++++ Records for the exercise

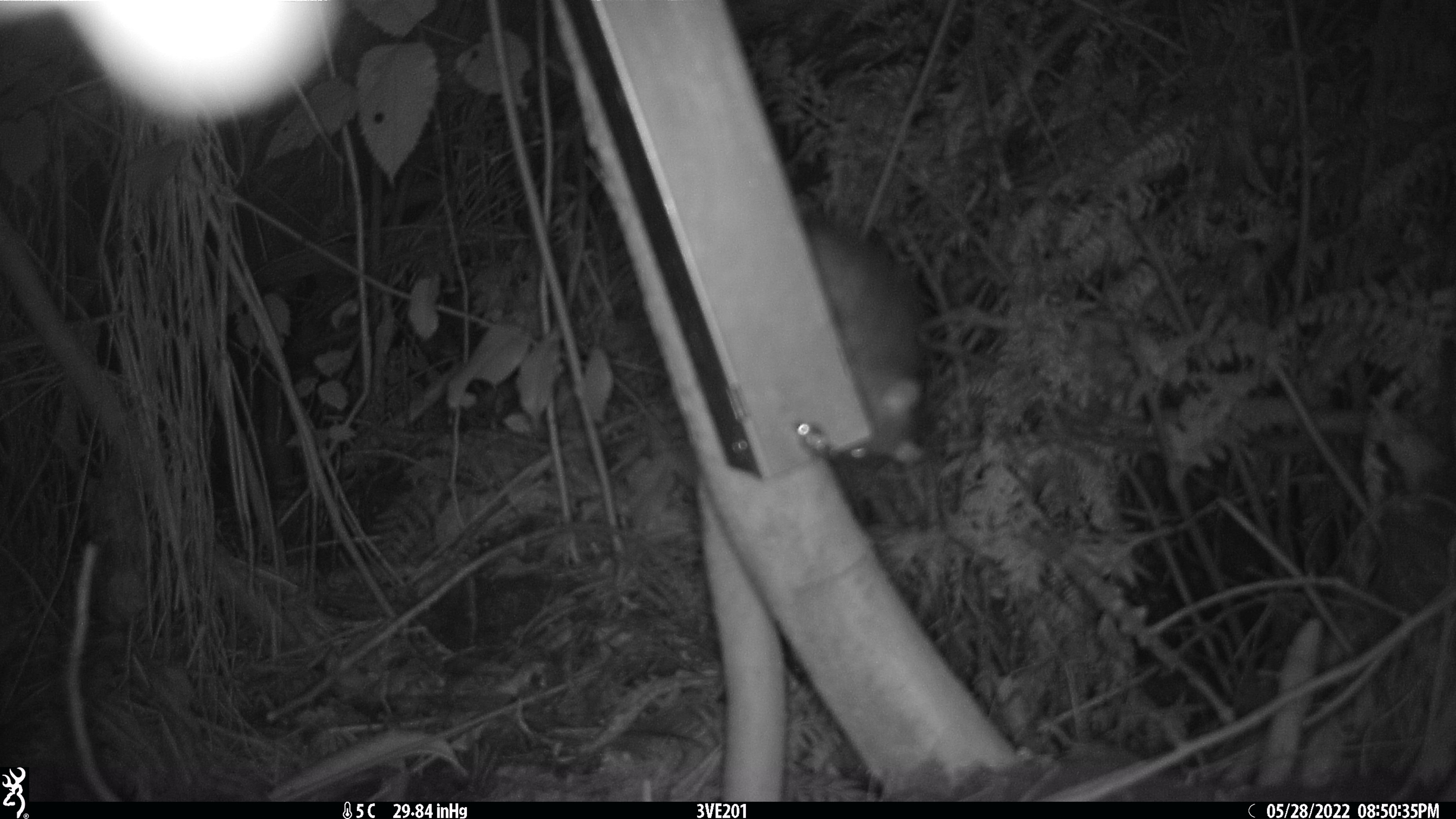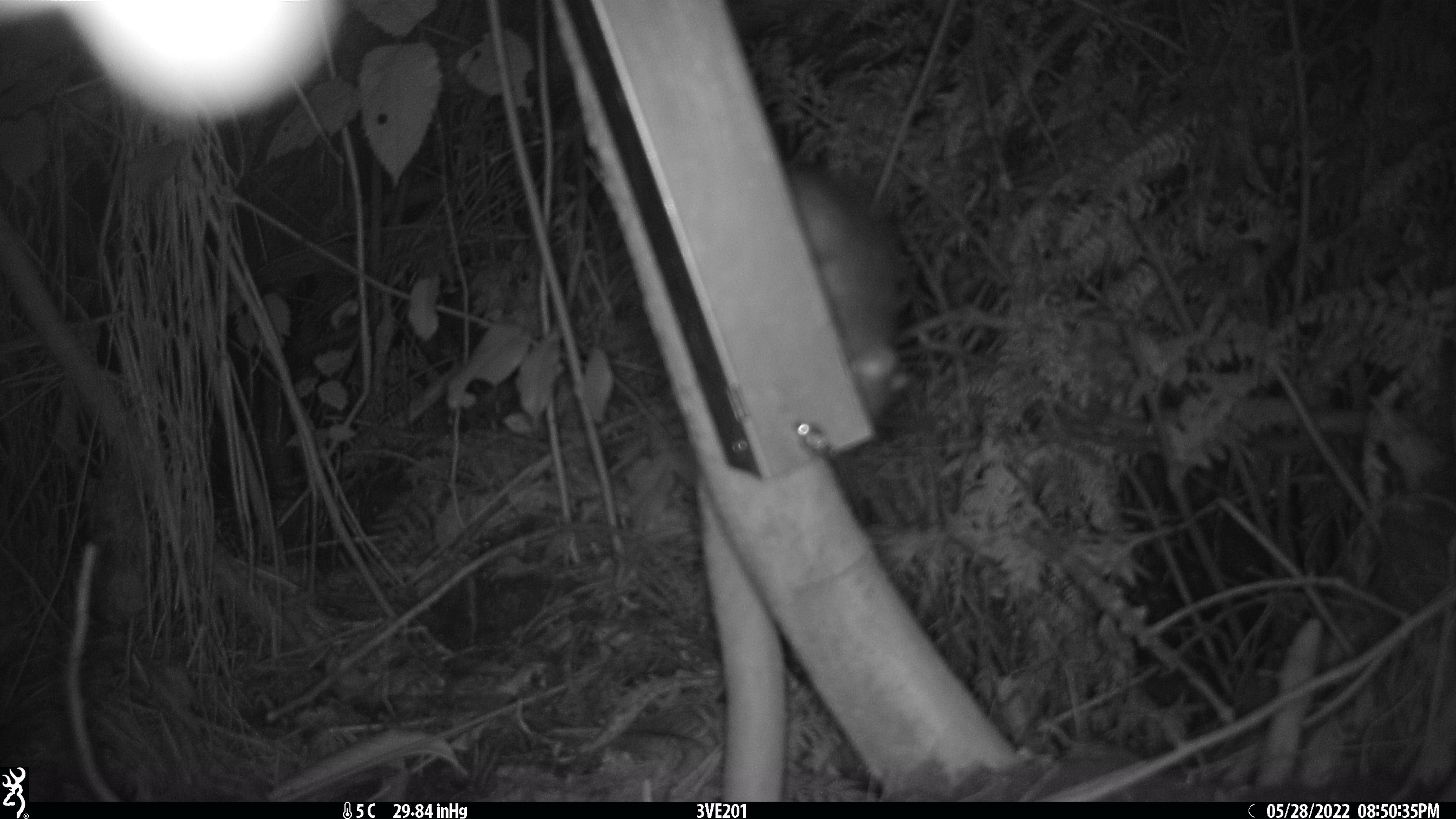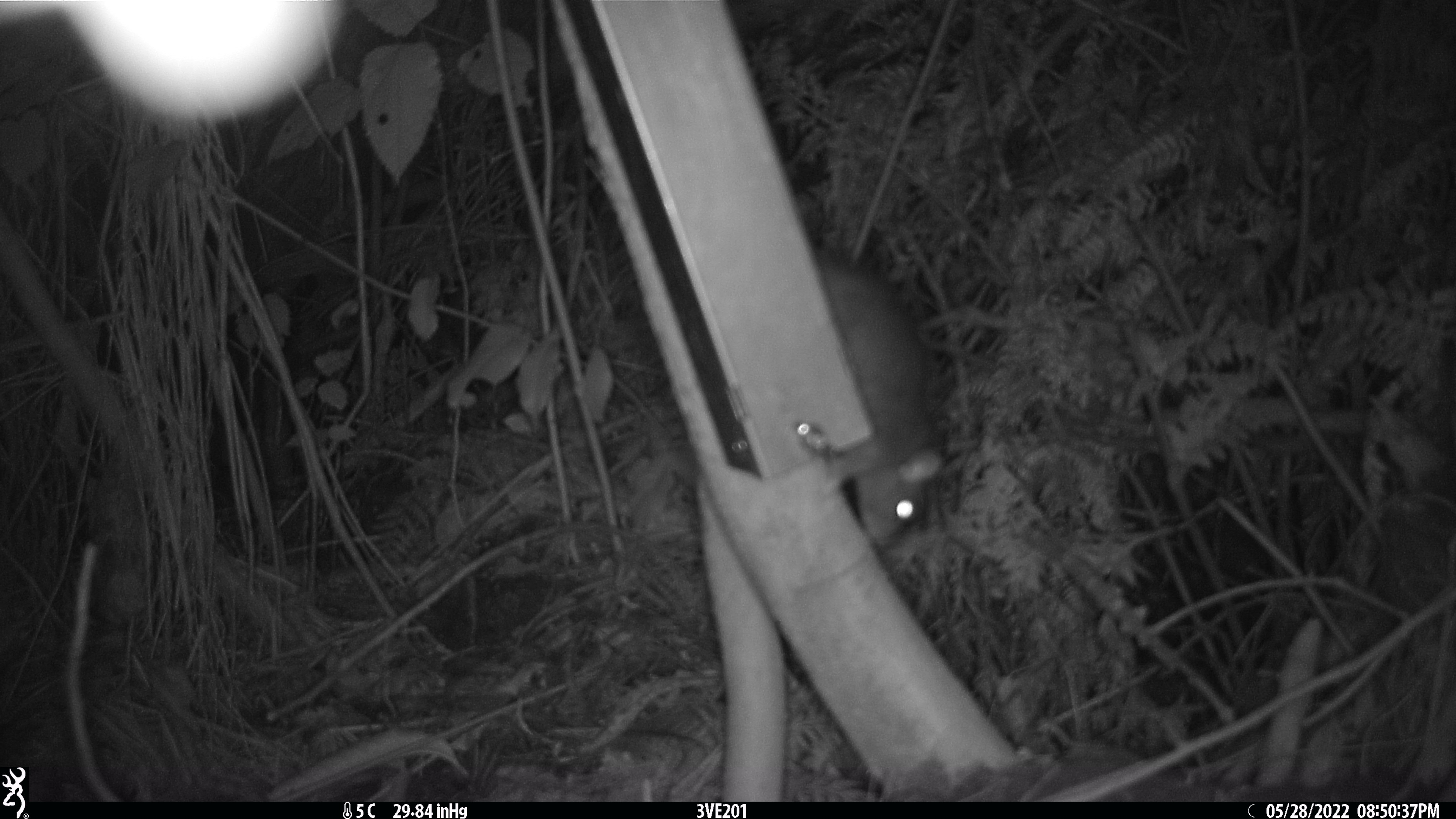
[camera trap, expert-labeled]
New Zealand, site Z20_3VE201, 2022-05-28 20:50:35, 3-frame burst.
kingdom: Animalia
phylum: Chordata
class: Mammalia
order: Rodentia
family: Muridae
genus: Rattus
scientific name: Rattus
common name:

++++++++

◆ **Brief**
Print each line of the material above exactly, with the pictures removed from your copy.

◆ **Task solution**
[camera trap, expert-labeled]
New Zealand, site Z20_3VE201, 2022-05-28 20:50:35, 3-frame burst.
kingdom: Animalia
phylum: Chordata
class: Mammalia
order: Rodentia
family: Muridae
genus: Rattus
scientific name: Rattus
common name:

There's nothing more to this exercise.